人体の視覚や聴覚の仕組みは早い段階から分かっていたのですが、温度センサーに関しては20年近く前までほとんど分かっていませんでした。
20世紀末期にその実像を明らかにしたのは、米カリフォルニア大学サンフランシスコ校のジュリアス氏と、米スクリプス研究所のパタプティアン氏です。

じつはこのノーベル賞を受賞した発見には、日本人の富永真琴さん(名前は女性ぽいですけど男性の方です)という方が関わっていました。
遺伝子配列を分離するクローニング技術を学ぶためにジュリアス研究所へと留学した富永さんは、カプサイシン(お馴染みの方も多いかと思います)という辛みの成分がどの受容体で反応するのか探っていました。
やがて富永さんが所属する研究チームは、TRPV1という受容体を発見します。
TRPV1は、ショウジョウバエが持つ光の受容体と構造が酷似していました。
辛み成分に反応する受容体をみつけたジュリアスさんはミーティングの中で、「トウガラシは食べると熱を感じるから、TRPV1は熱にも反応するかもしれない」と提案し、試しに確認してみたところなんとTRPV1は熱にも反応することが判明したのです。このことがノーベル賞受賞につながりました。
英語でhotは、「辛い」と「熱い」の両方の意味を持ちますが、人間に備わったTRPV1受容体はまさに辛さと熱に反応するものだったのです。
そして興味深いのは、その反応温度です。
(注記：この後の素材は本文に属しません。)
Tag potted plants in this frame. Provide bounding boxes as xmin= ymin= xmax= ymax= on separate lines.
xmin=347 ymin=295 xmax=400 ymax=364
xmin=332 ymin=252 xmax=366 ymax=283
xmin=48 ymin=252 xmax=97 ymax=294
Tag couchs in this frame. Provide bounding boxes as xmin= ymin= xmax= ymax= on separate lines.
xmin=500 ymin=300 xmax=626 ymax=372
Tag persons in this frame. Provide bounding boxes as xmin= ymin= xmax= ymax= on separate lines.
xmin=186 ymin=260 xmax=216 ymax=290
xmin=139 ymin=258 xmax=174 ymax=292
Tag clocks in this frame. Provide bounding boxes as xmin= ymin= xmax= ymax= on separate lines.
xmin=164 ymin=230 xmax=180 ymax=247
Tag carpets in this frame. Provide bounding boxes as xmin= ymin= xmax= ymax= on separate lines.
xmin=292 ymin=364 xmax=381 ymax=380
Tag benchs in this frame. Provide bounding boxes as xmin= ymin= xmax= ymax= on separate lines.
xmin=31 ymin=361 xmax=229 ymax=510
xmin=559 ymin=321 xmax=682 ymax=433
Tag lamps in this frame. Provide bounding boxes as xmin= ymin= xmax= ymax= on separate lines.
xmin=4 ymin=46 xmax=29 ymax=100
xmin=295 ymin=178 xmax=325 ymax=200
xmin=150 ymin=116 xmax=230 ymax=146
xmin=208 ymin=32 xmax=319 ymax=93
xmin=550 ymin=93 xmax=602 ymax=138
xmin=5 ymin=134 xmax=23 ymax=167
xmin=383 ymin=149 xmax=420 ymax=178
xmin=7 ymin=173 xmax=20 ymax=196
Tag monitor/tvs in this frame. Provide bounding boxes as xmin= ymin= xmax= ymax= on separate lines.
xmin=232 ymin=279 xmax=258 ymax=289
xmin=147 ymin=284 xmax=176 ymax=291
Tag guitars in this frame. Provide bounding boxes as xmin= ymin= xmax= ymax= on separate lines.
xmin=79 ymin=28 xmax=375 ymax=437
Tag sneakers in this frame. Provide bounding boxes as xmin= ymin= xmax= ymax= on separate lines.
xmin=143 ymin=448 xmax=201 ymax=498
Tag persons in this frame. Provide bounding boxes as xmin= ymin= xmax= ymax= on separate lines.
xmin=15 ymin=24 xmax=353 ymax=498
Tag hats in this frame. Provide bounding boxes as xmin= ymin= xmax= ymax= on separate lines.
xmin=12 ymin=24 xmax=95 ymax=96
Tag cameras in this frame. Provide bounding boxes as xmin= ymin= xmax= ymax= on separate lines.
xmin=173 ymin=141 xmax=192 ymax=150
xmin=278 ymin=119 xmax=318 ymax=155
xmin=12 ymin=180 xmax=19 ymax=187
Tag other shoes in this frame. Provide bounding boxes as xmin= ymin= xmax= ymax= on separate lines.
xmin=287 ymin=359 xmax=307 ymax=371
43℃以上になるとTRPV1はカプサイシンがなくても反応を示しました。

スーパー銭湯のような大型温浴施設だとほとんどが42℃を上限に設定しています。これは快適な温度が42℃までであることを経験的に踏まえたものなのですが、ノーベル賞受賞はその温度設定が科学的に正しかったことを証明しました。

ただ、古い銭湯だとそれ以上のところがほとんどです。高いところになると47、8℃。極端な場合は、50℃以上のところもあります。
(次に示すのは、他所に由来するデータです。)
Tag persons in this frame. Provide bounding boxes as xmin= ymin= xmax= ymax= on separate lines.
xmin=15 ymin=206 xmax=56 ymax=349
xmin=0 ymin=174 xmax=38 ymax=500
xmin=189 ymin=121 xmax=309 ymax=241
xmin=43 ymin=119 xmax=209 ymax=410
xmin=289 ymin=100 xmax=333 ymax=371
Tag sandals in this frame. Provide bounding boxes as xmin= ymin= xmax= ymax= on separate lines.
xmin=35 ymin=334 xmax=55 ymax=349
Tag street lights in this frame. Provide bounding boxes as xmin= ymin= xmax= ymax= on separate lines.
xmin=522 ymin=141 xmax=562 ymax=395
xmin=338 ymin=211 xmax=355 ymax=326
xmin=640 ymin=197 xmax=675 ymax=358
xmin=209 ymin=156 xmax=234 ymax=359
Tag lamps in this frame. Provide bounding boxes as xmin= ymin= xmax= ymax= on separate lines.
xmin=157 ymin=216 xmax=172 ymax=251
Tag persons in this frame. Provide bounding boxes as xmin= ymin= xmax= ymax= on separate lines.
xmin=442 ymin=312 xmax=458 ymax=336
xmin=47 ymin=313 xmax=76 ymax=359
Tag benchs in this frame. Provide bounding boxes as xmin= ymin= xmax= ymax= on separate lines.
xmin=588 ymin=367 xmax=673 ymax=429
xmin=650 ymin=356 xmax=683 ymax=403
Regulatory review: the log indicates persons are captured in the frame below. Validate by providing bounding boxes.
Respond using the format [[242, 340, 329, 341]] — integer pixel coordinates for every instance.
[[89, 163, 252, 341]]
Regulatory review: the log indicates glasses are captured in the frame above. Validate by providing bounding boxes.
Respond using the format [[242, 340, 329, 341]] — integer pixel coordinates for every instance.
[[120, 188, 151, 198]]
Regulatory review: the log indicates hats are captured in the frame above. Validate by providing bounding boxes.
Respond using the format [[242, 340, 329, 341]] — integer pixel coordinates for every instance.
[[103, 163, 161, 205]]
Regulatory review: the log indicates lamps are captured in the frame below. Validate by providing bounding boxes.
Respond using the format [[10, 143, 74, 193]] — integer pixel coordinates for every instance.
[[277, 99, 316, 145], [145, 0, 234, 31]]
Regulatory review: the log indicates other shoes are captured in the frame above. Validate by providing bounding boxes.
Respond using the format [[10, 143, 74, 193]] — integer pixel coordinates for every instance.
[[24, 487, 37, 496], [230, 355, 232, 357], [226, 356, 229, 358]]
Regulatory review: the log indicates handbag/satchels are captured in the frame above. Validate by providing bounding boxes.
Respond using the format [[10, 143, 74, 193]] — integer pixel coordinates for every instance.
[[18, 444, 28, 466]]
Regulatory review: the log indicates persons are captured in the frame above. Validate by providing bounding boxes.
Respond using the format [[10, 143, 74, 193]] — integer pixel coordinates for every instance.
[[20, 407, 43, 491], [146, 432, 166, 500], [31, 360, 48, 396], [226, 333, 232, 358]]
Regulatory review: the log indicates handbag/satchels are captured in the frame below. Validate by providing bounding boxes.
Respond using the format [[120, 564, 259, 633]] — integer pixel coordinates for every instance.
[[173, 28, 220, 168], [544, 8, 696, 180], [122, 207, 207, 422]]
これも科学的に説明が可能で、人は痛みを感じると痛みを和らげるためにβ-エンドルフィンという神経伝達物質が分泌されます。それが痛覚を抑えるとともに脳の報酬系に働きかけてドーパミンが放出されるのです。ドーパミンは脳内麻薬とも呼ばれ、快楽を引き起こします。
この高温による気持ちよさの正体は、TRPV1を介した痛みのトレードオフによって得られた快感だったわけです。

こうした高温による楽しみ方は昭和初期から続く一つの文化ではありますが、近年の研究成果を踏まえると、やはり42℃ぐらいに抑えるのが適切と言えるかもしれません。
何事も行きすぎた行為は決して良い結果をもたらさず、銭湯に限らずですが程よいバランスをみつけて楽しむのが一番ではないかと思います。